Hacker News new | past | comments | ask | show | jobs | submit login




While we're having fun with that:

    # Capitalising an eszett changes the string length.
    >>> "straße".upper()
    'STRASSE'
    
    # If you don't specify the locale, round-trip upper/lower case
    # messes up the dotless i used in turkic languages.
    >>> 'ı'.upper().lower()
    'i'


Up until a few years ago, the first conversion would have been the official way to write a German word that contains the ligature ß (a lower-case letter) in all caps, because there was no corresponding upper-case letter. However, in 2017, an upper-case variant [1] was introduced into the official German orthography, so the conversion cited here should no longer be necessary.

[1] https://en.wikipedia.org/wiki/Capital_%E1%BA%9E


The upper-case ẞ remains very unconventional, and the Unicode casing algorithm continues to specify upper-case conversion to SS.


Correct.
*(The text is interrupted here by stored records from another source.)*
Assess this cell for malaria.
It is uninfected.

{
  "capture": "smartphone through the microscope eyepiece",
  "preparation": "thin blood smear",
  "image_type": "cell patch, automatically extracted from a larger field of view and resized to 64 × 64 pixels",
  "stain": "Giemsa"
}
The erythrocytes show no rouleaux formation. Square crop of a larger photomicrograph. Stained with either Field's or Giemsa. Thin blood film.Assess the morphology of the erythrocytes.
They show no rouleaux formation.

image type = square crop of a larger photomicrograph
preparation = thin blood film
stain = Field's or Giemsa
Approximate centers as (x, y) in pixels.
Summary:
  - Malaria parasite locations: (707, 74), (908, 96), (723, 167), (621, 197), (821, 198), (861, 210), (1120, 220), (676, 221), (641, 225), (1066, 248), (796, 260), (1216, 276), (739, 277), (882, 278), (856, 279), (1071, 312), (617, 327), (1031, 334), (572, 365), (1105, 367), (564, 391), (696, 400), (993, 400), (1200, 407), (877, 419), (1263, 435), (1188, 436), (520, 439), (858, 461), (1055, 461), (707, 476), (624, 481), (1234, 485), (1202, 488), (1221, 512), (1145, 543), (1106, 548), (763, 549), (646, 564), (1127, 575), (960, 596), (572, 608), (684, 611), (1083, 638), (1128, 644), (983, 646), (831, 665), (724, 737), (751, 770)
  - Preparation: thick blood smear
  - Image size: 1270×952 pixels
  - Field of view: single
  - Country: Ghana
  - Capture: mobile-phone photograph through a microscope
This raises the question what should be the basis of the Unicode casing algorithm: what is commonly practiced by users of a specific language (how to measure this reliably in less clear cases than this one?) or what an official "specification" of the language defines (if such a thing exists, and is widely accepted, especially when the language is spoken in more than one country)?


IMO: the official specification. If it doesn't match common usage after some time, the spec should be revised.

Pretty sure the actual question would be: what if there are multiple conflicting official specs?


> If it doesn't match common usage after some time, the spec should be revised

Well, the problem with any kind of language spec change is that it can take decades until it gets accepted widely.

Young people are the first adopters as they get it force-fed by schools, but getting the age bracket 40+ to adopt is a real challenge. Germany's 1996 project led to years-long battles and partial reversals in 2004/06, and really old people to this day haven't accepted it.


It is extremely unusual, and the addition to Unicode was very controversial.

Basically, some type designers liked to play with capital ß and thought it cool to have it included into Unicode. There was a whole campaign for inclusion, and it was a big mistake.

Because even though existing use must be shown to merit inclusion, they only managed to find a single book (a dictionary) printed in more than a few copies. From East Germany. And that book only used the capital ß for a single edition (out of dozens of editions) and reverted straight back to double s. Somehow, that still was enough for Unicode.

Capital ß is a shit show, and it only confuses native speakers, because close to none of them have ever seen that glyph before.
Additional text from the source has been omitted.